_The task:_ Replace "Boulevard" with "Avenue" throughout the records below, and change nothing else. Give only the rewritten captions, without the pictures.

##### Record extracts

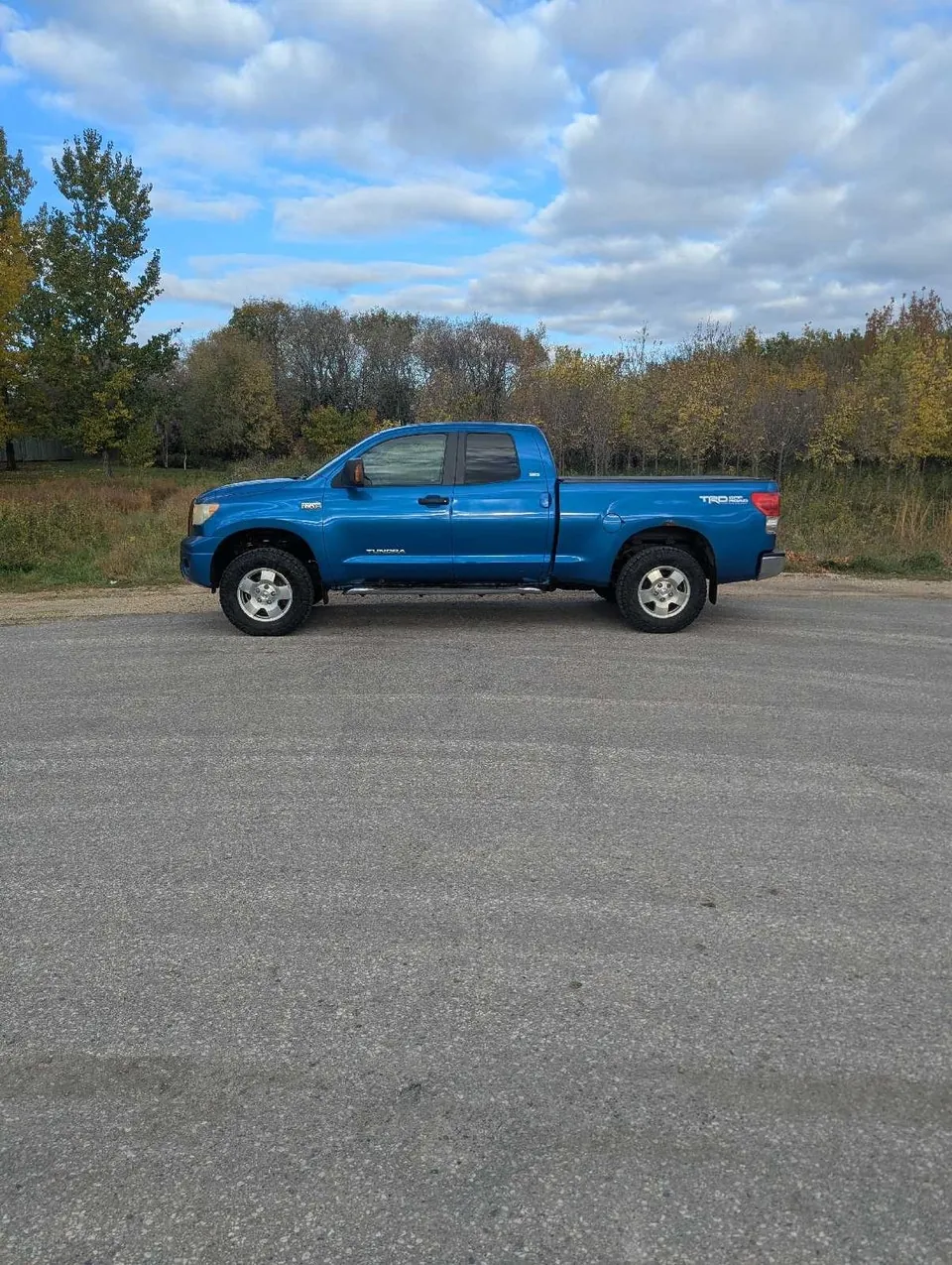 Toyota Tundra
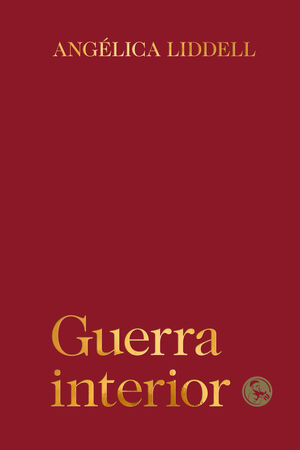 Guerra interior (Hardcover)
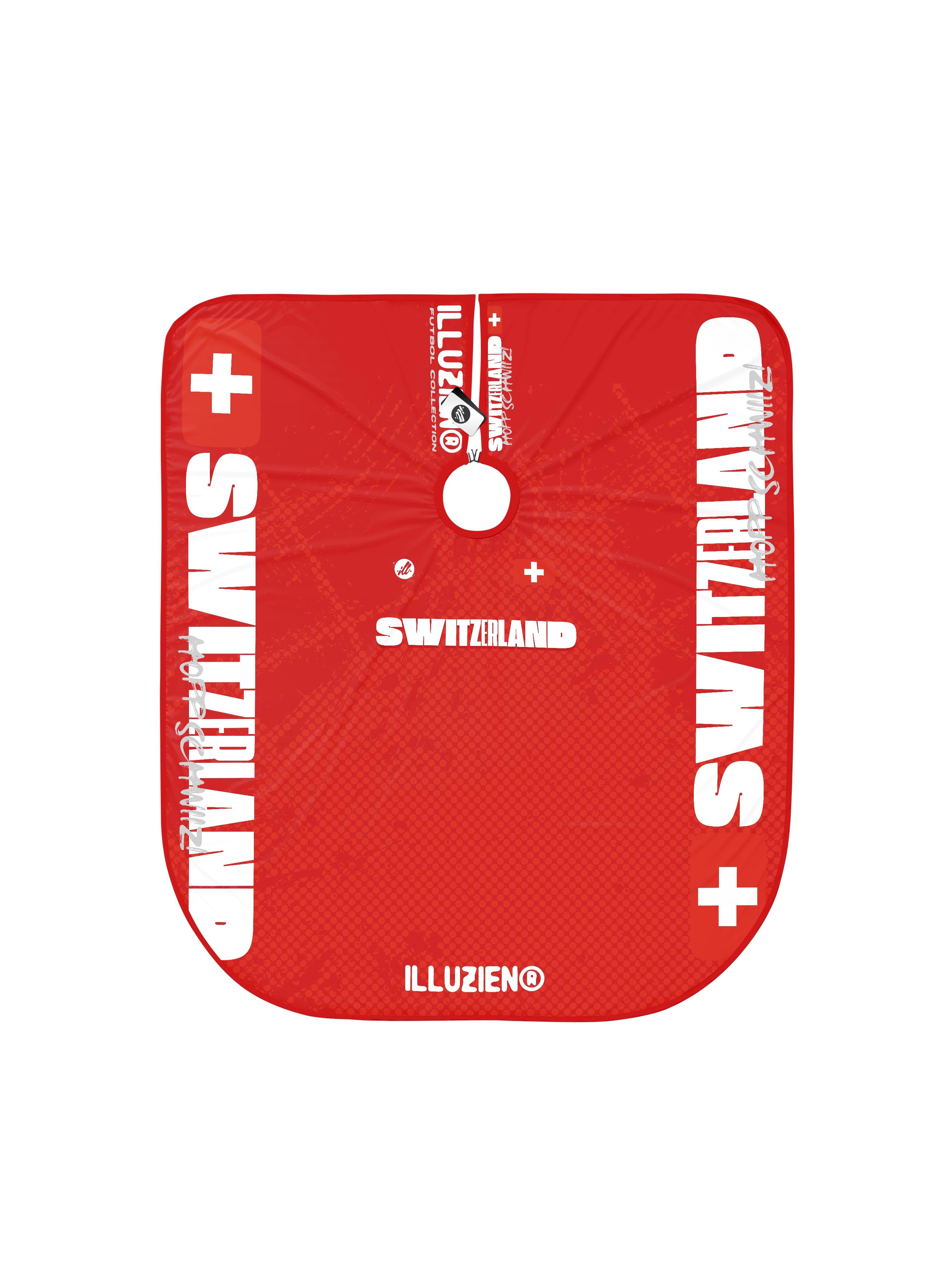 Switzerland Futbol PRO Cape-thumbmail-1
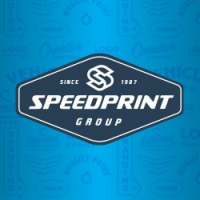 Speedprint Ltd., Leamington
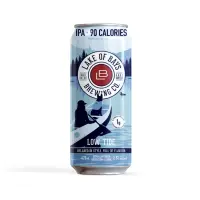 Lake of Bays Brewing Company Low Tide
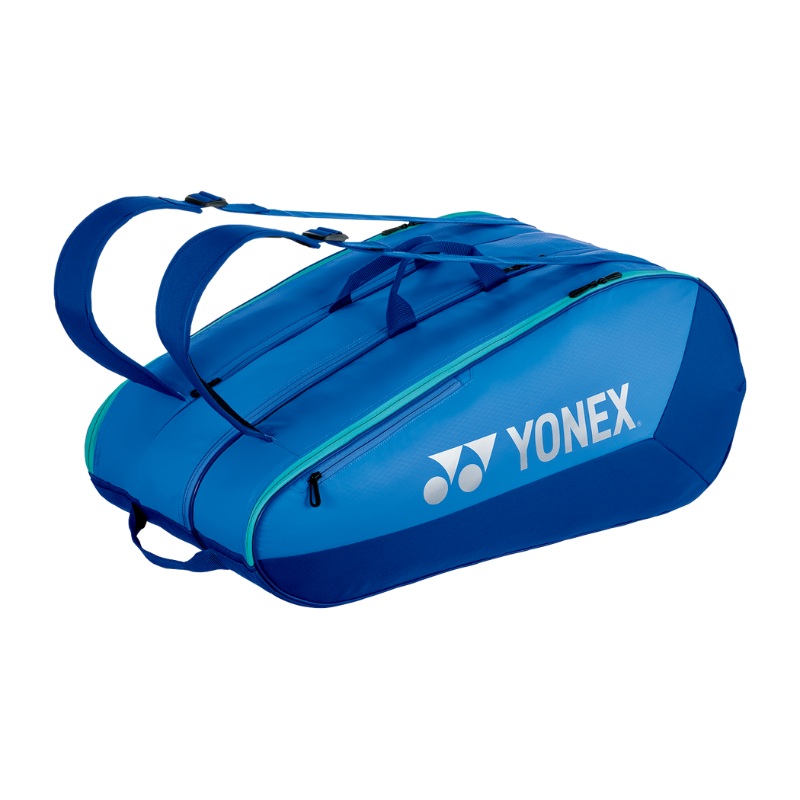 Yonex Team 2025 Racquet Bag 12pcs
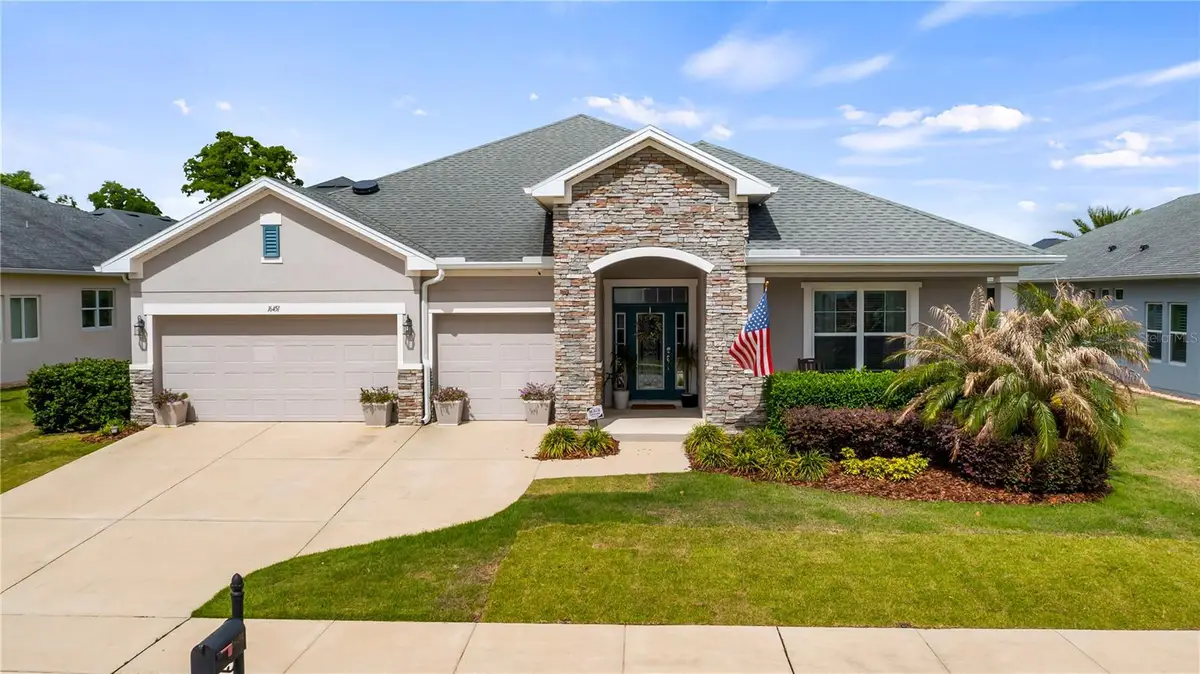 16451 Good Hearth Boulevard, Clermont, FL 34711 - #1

##########

_Answer for the task:_
 Toyota Tundra
 Guerra interior (Hardcover)
 Switzerland Futbol PRO Cape-thumbmail-1
 Speedprint Ltd., Leamington
 Lake of Bays Brewing Company Low Tide
 Yonex Team 2025 Racquet Bag 12pcs
 16451 Good Hearth Avenue, Clermont, FL 34711 - #1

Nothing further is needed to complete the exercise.